I acknowledge it has not reached all the targets but progress certainly has been made in this regard over the past eight or nine months, which I welcome. As for specialist palliative care, I note that 94% of specialist palliative care inpatient beds were provided within seven days of referral, which is also a positive development. The number of home help hours provided up to the end of August was 6.8 million, while home care packages have increased by 20% above the expected levels. Again, this is an area that is being dealt with but it is obvious that the Government must make sure it continues to ring-fence the funding and to increase it, because demands are increasing in this regard. The Minister has already outlined the status of the new hospital groups, as well as the Government's appointment of the six new hospital group chief executives. This is also reform the Government had promised, on which it is working and which is being delivered.

In respect of section 38 and section 39 organisations, I have raised concerns about this area going back to October 2013. More than 2,600 organisations receive funding from the Health Service Executive, HSE, in this manner and in both 2013 and 2014, more than €3.27 billion of the budget went to the aforementioned 2,600 organisations, which provide a good delivery of service in the areas in which they are working. However, there is also the issue of governance and accountability, which has been challenged and dealt with over the past 12 months. It has involved making sure that inefficiencies are dealt with and that moneys allocated are spent in a proper manner. Again, in recent weeks there have been instances in which problems have been identified and which are being dealt with.

I refer to one area about which I have concerns, have raised consistently and which will be a major challenge in 2015. The Minister referred to the memorandum issued by the HSE to hospitals about agency doctors and two-month contracts. I have concerns about that memorandum because of the number of hospitals that are completely reliant on agency doctors. If agency doctors are not available, difficulties will arise in providing replacements for them. I am aware of hospitals that are highly reliant on this structure of agency doctors, particularly in respect of non-consultant hospital doctors and while this should not have arisen, it has occurred. I am also concerned that the number of non-Irish doctors entering this country is not going to increase and, if anything, will decrease over the next 12 months. This will cause its own problems in the sense that the Government appears to have lost a battle in respect of retaining Irish doctors. Moreover, I am not satisfied that a sufficient amount of work is being carried out in respect of the MacCraith report. In fairness to the former Minister, he set up the mechanism to examine how the service could be improved with regard to the retention of junior doctors. I do not believe the HSE or the medical training bodies are acting fast enough. I also have concerns as to how the Medical Council is dealing with matters. I recently had a discussion with a senior consultant in a Dublin hospital, who had identified two good medical practitioners as candidates to come to work in Ireland. They have now run into problems with the Medical Council as regards their registration. I also have encountered cases of people who graduated in Ireland and worked in Irish hospitals for a number of years. They went to New Zealand and within two weeks of applying for registration in that country, secured it. When they tried to return to the Irish system, it took the Medical Council eight weeks to get them registered. This is unacceptable at a time when people are badly needed.

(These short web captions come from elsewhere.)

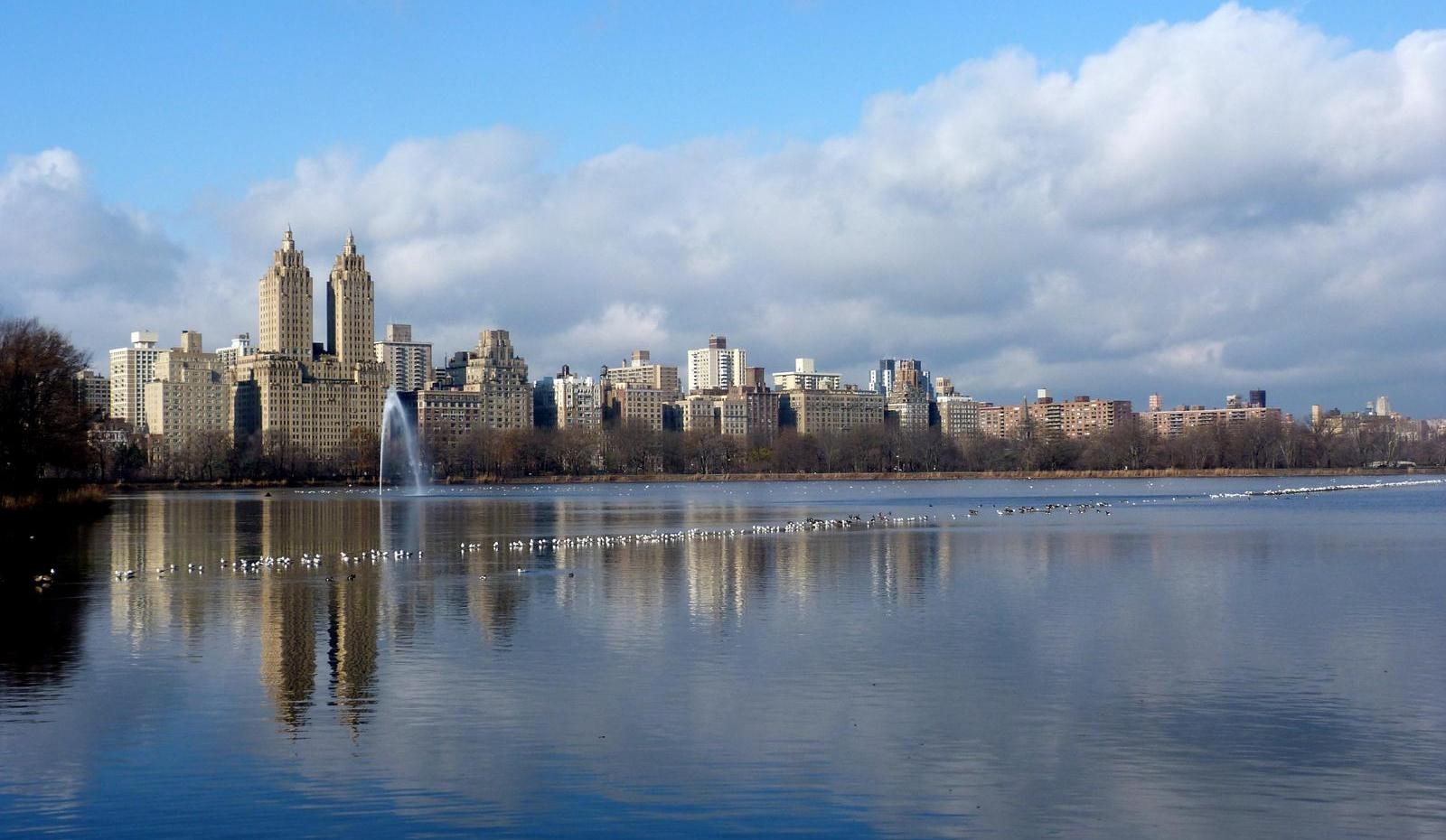 Central Park (New York).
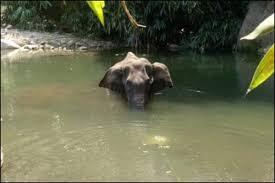 पढ़े लिखे गवाँरो की इंसानीयत :  Kerala Elephant Death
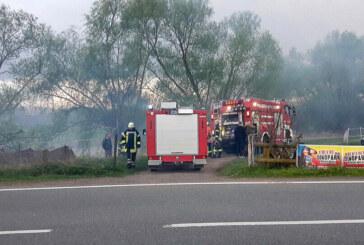 Rinteln: Funkenflug bei Osterfeuer setzt Weiden in Brand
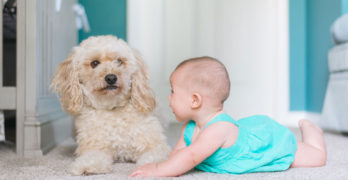 Baby Looking At The Dog | New Baby & Your Dog: What To Expect When These Two Meet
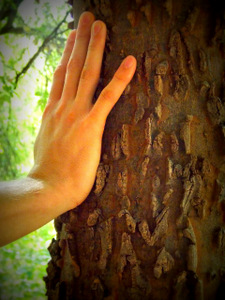 Je touche du bois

I also have concerns about an issue with which the Government must deal. It is unfortunate that the proposal put forward regarding the employment of medical consultants has been voted down by the Irish Medical Organisation, IMO. There are major challenges in this regard and what I am disappointed about is that I had tabled a question on this matter at the last health meeting. However, information was not provided to me on the numbers and locations of current vacancies.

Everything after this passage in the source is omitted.